Erwerb von Nicolas Dubut 1787 (≈ 1787)
Becomes Privateigentum eines königlichen Anfragen.
1969
Erster Eintrag MH
Erster Eintrag MH 1969 (≈ 1969)
Schloss als historisches Denkmal aufgeführt.
2015
Erweiterung des Schutzes
Erweiterung des Schutzes 2015 (≈ 2015)
Hof, Brunnen und Gärten enthalten.
Aujourd'hui
Aujourd'hui
Aujourd'hui Aujourd'hui (≈ 2025)
Position de référence.
Kulturgüter
Insgesamt, Saulnier Castle, sein Hof mit seinem Brunnen, sowie alle Gärten, Obstgarten, Kanal, Fahrbahn und Wiese, auf den Grundstücken C 12, 14, 16, 1424, 1449, 1450: Inschrift durch Dekret vom 6. November 2015
Kennzahlen
Nicolas Dubut de Saint Paul - Ecuyer und Sekretär des Königs
Besitzer des Schlosses 1787.
Ursprung und Geschichte
Das Schloss Saulnier ist ein mittelalterliches Gebäude im Südwesten des Dorfes Saint-Front-la-Rivière, Dordogne (New Aquitaine). Das Hotel liegt entlang der Straße, die zum Varenne-Fluss führt und von der Abteilung 83 sichtbar ist, dominiert es eine Landschaft, die durch die Nähe des Dronne-Flusses gekennzeichnet ist, deren Wasser einmal seine Moos gefüttert hat. Diese Burg, deren Ursprünge bis ins 13. Jahrhundert zurückgehen, wurde im 16. Jahrhundert zutiefst umgestaltet und enthält defensive Elemente wie mâchicoulis und Rundtürme.
Ursprünglich bestand das Festungshaus aus dem 13. Jahrhundert aus zwei Häusern, die von einem runden Turm mit einem defensiven vielarabié verbunden sind. Im 15. Jahrhundert wurde ein großer runder Turm hinzugefügt, der den Übergang zu einem größeren Schloss markiert. Das 16. Jahrhundert sah eine große Rekonstruktion: die Nordfassade wurde erweitert, quadratische Pavillons und ein runder Turm errichtet, und Türfenster sowie dreieckige Pflasterfenster dekorierten die Fassaden. Der Hof, begrenzt von Commons, beherbergt eine gut mit einem Steindach bedeckt, ein Zeugnis zu den praktischen Arrangements der Zeit.

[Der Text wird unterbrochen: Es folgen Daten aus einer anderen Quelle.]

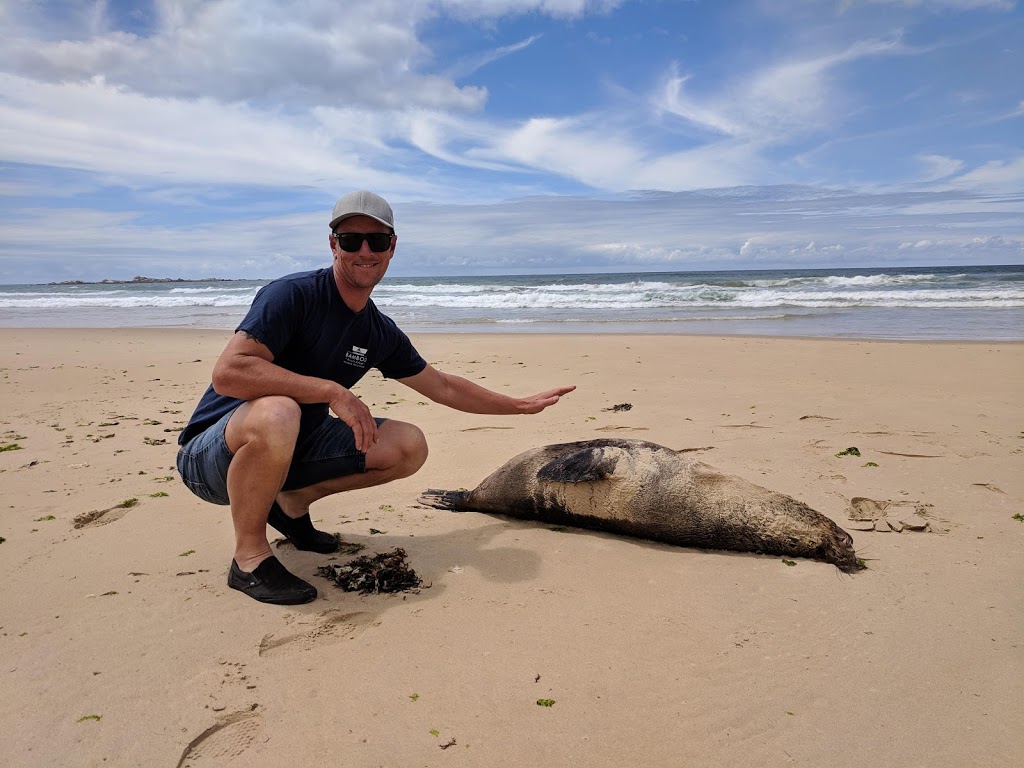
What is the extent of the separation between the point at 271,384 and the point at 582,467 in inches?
74.0

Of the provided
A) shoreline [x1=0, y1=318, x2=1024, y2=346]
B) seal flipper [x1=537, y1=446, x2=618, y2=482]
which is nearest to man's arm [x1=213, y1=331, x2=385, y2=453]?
seal flipper [x1=537, y1=446, x2=618, y2=482]

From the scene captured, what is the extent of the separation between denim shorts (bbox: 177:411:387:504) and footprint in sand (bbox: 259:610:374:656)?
2.45ft

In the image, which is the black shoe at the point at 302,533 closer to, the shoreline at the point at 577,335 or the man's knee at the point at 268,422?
the man's knee at the point at 268,422

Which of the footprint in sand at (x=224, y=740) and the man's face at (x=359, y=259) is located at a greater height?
the man's face at (x=359, y=259)

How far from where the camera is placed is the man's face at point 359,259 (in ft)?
10.6

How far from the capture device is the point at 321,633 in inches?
115

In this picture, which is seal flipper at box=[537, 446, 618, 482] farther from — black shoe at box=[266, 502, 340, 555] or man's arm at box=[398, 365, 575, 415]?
black shoe at box=[266, 502, 340, 555]

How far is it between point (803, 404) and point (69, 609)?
6384 mm

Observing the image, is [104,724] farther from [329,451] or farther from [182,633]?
[329,451]

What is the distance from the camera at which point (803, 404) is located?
23.4 feet

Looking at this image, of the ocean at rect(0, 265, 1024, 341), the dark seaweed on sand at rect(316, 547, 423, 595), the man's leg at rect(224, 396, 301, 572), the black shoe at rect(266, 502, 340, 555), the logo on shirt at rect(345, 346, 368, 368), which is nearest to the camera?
the man's leg at rect(224, 396, 301, 572)

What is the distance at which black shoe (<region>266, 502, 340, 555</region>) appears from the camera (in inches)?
147

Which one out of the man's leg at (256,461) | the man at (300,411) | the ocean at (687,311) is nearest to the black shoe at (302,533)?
the man at (300,411)

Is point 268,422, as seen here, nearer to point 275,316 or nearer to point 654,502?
point 275,316
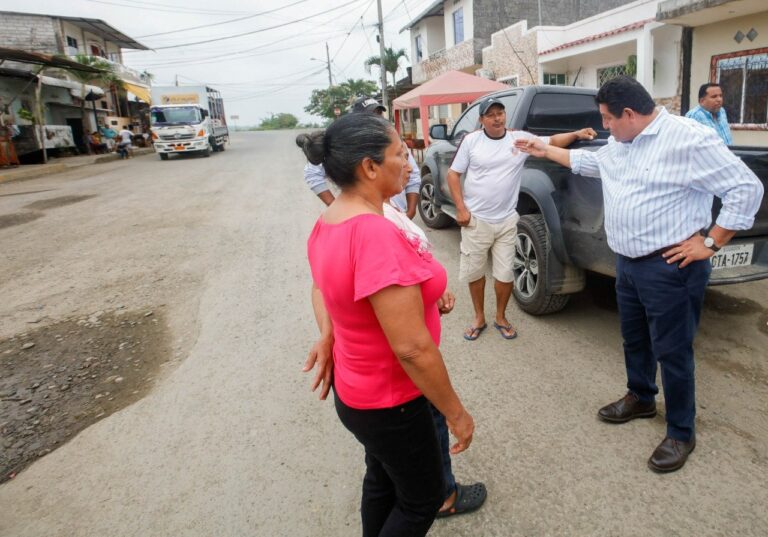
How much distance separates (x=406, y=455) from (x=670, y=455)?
5.23 ft

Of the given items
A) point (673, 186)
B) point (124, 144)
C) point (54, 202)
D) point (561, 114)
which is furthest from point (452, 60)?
point (673, 186)

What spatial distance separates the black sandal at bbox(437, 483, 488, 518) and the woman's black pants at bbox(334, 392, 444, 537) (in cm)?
62

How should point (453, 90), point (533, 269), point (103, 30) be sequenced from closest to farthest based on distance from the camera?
point (533, 269) → point (453, 90) → point (103, 30)

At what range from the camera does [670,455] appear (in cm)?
237

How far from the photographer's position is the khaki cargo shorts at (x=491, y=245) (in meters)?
3.76

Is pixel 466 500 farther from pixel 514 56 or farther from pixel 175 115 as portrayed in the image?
pixel 175 115

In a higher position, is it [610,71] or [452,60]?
[452,60]

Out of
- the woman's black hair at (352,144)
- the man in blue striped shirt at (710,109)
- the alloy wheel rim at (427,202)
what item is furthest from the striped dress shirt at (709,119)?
the woman's black hair at (352,144)

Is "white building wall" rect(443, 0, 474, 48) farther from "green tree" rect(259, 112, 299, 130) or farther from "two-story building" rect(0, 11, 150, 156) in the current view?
"green tree" rect(259, 112, 299, 130)

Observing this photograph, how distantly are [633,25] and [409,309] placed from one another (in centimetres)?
1297

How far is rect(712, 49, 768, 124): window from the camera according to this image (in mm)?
9494

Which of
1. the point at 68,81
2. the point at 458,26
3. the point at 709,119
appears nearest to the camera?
the point at 709,119

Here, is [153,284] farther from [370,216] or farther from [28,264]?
[370,216]

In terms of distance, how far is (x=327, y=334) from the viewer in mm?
1833
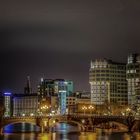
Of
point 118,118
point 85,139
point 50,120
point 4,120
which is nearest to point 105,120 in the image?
point 118,118

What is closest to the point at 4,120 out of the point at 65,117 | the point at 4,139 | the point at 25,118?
the point at 25,118

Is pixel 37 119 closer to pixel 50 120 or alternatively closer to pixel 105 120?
pixel 50 120

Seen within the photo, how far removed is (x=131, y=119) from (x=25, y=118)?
94.1ft

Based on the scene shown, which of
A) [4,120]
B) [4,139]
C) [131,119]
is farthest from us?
[131,119]

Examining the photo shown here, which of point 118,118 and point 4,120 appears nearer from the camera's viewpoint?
point 4,120

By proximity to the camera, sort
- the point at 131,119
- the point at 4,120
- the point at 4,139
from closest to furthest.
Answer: the point at 4,139
the point at 4,120
the point at 131,119

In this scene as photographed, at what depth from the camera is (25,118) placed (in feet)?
484

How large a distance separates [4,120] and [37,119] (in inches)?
423

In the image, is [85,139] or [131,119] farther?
[131,119]

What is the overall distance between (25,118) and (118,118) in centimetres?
2550

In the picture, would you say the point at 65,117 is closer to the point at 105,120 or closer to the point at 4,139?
the point at 105,120

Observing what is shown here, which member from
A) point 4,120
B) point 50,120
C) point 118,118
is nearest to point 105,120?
point 118,118

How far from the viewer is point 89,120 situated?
154750 mm

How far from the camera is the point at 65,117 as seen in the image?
15450cm
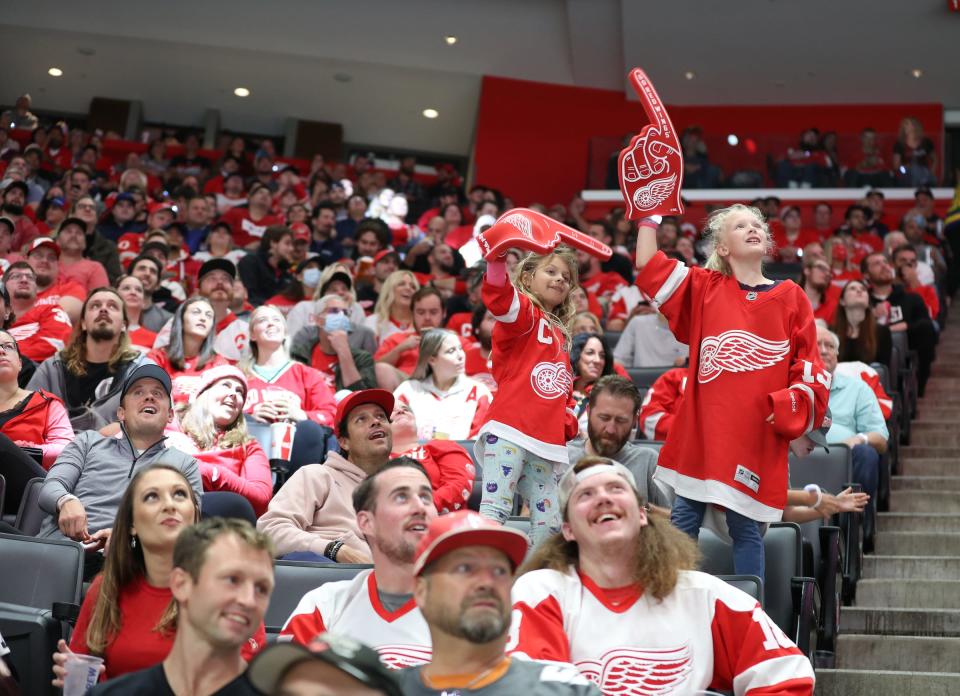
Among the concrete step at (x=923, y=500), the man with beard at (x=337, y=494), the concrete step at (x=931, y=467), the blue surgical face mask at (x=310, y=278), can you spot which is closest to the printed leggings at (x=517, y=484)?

1454 begann die Umwandlung des starken Hauses in ein Schloss mit der Hinzufügung eines runden Turms, der die Entwicklung der Verteidigungs- und Wohnbedürfnisse symbolisiert. Im 16. Jahrhundert nahm das Schloss seine gegenwärtige Form an, die mittelalterliche Elemente (wie mâchicoulis mit drei Rentiere) und Renaissance-Ergänzungen (Fenster mit Splittern, Oberlichter) kombinierte. Das 1787 von Nicolas Dubut de Saint Paul erworbene Anwesen, Squire und Sekretär des Königs, wurde ein privates Eigentum. Seit 1969 sind das Schloss und seine Nebengebäude (Hof, Brunnen, Gärten, Kanal) als historische Denkmäler gelistet und erhalten so ein reiches architektonisches Erbe.
Heute bleibt das Schloss Saulnier ein privates Eigentum, aber seine Registrierung im Jahr 2015 erweiterte den Schutz auf das gesamte Anwesen, einschließlich Obstgarten, Fahrbahn und Wiese. Seine Architektur spiegelt die Übergänge zwischen dem Mittelalter und der Renaissance wider, mit defensiven Elementen (Doves, mâchicoulis) und Wohnentwicklungen (lucarnes, pavilions). Die Lage in der Nähe der Dronne und ihre Integration in die ländliche Landschaft der Dordogne machen es zu einem typischen Beispiel für die befestigten Burgen der Region.